Early Enterprise Adoption Signals Market Readiness
The company reports deployments across several large enterprises, including a Fortune 150 insurance firm, a global bank, a major telecom infrastructure company and a large restaurant chain. While details remain limited, the range of industries suggests the platform is designed for environments with high regulatory and operational complexity.
These sectors share common characteristics. They operate at scale, manage sensitive data and rely on continuous system availability. The ability to deploy agentic systems in such environments suggests growing confidence in AI governance and reliability.
For infrastructure and construction sectors, this trend carries increasing relevance. Digital transformation, connected equipment and smart infrastructure initiatives are expanding the attack surface for cyber threats. At the same time, project timelines and operational efficiency leave little room for disruption.
Implications for Infrastructure and Construction
The construction and infrastructure industries have historically lagged behind sectors such as finance and telecommunications in cybersecurity investment. That gap is narrowing rapidly. Connected machinery, digital twins, remote monitoring and cloud-based project management tools are becoming standard across major projects.
As infrastructure becomes more digitised, cyber resilience is becoming as critical as physical safety. A cyber incident affecting project management systems, supply chains or connected equipment can disrupt construction schedules and increase project risk.
Agentic AI platforms designed to orchestrate security and IT workflows could play an increasingly important role in these environments. Automated incident response, continuous compliance monitoring and integrated vulnerability management are becoming essential capabilities for organisations managing complex infrastructure projects.
Recognition and Industry Momentum
Airrived has already received several industry recognitions, including being named a Gartner Tech Innovator in Agentic AI, receiving a Security Today CyberSecured Award and being recognised as a BIG Innovator in Agentic AI.
Awards alone do not guarantee long term success, yet they reflect growing industry interest in platforms that move beyond experimental AI. Recognition from analyst organisations and industry bodies often signals that a technology aligns with broader market trends.

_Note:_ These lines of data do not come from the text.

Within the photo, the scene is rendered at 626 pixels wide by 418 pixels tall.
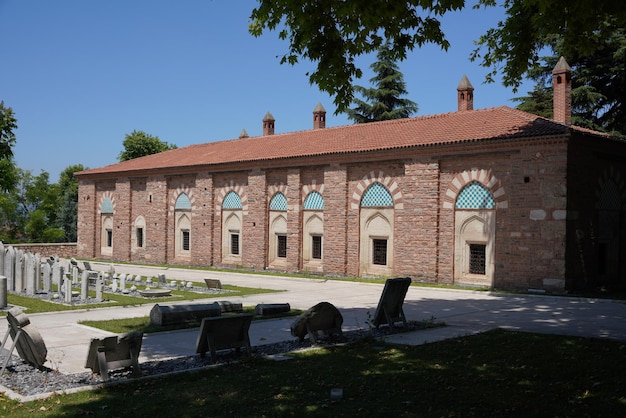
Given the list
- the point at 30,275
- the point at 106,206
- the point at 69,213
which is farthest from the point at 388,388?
the point at 69,213

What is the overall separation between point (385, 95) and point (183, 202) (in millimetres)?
18584

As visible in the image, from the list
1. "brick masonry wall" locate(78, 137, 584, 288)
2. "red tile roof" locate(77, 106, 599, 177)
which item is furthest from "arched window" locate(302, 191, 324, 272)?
"red tile roof" locate(77, 106, 599, 177)

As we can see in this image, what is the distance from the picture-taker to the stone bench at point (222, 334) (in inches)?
348

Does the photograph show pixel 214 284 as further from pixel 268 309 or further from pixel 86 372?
pixel 86 372

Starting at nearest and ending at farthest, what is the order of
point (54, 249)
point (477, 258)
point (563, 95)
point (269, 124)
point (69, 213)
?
point (477, 258) → point (563, 95) → point (269, 124) → point (54, 249) → point (69, 213)

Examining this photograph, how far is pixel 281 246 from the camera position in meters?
29.2

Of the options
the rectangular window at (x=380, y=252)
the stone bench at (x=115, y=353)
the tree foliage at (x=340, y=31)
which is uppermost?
the tree foliage at (x=340, y=31)

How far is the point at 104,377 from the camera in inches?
301

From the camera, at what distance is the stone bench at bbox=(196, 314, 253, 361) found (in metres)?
8.85

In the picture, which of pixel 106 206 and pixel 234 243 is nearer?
pixel 234 243

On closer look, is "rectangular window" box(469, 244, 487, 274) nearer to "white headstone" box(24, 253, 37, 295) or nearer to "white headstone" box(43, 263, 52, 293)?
"white headstone" box(43, 263, 52, 293)

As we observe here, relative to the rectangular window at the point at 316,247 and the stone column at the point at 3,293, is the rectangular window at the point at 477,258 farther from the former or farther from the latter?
the stone column at the point at 3,293

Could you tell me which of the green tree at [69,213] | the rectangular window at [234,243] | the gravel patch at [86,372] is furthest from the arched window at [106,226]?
the gravel patch at [86,372]

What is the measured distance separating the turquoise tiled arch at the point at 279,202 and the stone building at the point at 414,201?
50 millimetres
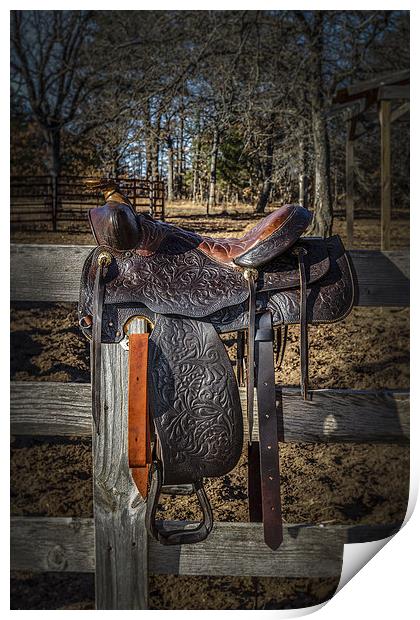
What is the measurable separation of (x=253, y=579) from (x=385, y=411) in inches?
40.2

The company’s positioning around an operating system for intelligence mirrors earlier shifts in enterprise technology. Cloud computing, containerisation and platform engineering all followed similar trajectories, moving from niche innovation to foundational infrastructure.
The Bigger Picture for Enterprise Technology
The emergence of platforms such as Airrived reflects a broader evolution in enterprise technology. AI is gradually shifting from being a feature embedded in individual tools to becoming a foundational layer across entire organisations.

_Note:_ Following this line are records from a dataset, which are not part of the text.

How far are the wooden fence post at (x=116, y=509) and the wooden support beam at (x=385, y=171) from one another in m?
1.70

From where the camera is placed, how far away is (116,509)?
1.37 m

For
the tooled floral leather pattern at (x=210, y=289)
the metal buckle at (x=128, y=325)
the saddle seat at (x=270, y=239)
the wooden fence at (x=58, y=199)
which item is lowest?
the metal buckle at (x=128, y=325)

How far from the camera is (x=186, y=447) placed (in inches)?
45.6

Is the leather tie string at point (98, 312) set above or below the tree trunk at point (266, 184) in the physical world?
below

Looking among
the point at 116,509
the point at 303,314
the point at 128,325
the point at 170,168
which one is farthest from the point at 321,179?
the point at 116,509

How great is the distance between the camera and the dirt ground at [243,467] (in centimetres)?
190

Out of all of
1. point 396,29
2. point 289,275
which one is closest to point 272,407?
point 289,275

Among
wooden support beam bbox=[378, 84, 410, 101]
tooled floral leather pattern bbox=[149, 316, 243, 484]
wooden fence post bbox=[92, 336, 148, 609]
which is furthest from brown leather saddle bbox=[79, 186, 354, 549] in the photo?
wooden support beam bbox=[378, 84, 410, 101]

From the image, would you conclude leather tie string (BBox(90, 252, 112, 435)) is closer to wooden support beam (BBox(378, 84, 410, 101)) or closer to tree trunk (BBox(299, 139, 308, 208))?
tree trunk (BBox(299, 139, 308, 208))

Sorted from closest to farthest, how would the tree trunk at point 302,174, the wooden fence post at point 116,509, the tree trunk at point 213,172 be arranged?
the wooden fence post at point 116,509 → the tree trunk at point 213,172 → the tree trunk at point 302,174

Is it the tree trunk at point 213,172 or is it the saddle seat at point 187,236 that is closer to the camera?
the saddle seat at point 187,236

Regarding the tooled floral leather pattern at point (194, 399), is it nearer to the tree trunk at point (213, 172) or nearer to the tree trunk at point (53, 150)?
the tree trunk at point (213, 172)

This transition mirrors the early days of cloud computing, when organisations moved from isolated servers to shared infrastructure. Today, enterprises appear to be moving from isolated AI tools to shared intelligence platforms.
For global infrastructure and construction stakeholders, this trend is more than a technology story. It is a shift that could reshape how projects are secured, managed and delivered in an increasingly digital world.
As agentic AI continues to mature, the organisations that treat intelligence as infrastructure rather than an experiment may find themselves better positioned to manage risk, improve efficiency and navigate the complexities of modern operations.